__Short exercise 1__. In the listing below, output as a numbered list the lines beginning at the one that contains "Subject = benchs" and ending after the one that contains "287,409 -> 373,461", leaving out any blank lines.

++++++

Designing an Effective Roadside Crash Barrier

Designing an Effective Roadside Crash Barrier

As the number of drivers on the roads today gradually increases, there is now a greater need for a more effective crash barrier. Crash barriers are strong protective barriers mainly used along roadsides to lessen the severity of accidents. Existing barriers have not been designed for the safety of smaller vehicles such as motorcyclists but rather for larger vehicles like SUVs. Since accidents are more frequent than ever before, barriers that are found on roads today are less effective in protecting the safety of passengers and lessening the severity of accidents (Corben 2004). There is a greater need for a more effective crash barrier than ever, as a result of the increase of the number of drivers on the road.

++++++

__Short exercise 2__. Quote every sentence in the paragraph of the crash barrier text that contains the phrase "crash barrier" or "crash barriers," regardless of capitalization.

++++++

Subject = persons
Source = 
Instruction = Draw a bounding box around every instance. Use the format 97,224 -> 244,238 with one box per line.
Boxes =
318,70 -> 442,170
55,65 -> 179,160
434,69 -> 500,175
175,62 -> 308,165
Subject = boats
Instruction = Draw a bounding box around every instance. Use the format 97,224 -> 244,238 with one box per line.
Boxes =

++++++

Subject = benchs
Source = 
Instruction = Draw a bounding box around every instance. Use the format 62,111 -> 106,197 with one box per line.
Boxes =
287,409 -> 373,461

++++++

__Written solution 1__.
1. Subject = benchs
2. Source = 
3. Instruction = Draw a bounding box around every instance. Use the format 62,111 -> 106,197 with one box per line.
4. Boxes =
5. 287,409 -> 373,461

__Written solution 2__.
1. As the number of drivers on the roads today gradually increases, there is now a greater need for a more effective crash barrier.
2. Crash barriers are strong protective barriers mainly used along roadsides to lessen the severity of accidents.
3. There is a greater need for a more effective crash barrier than ever, as a result of the increase of the number of drivers on the road.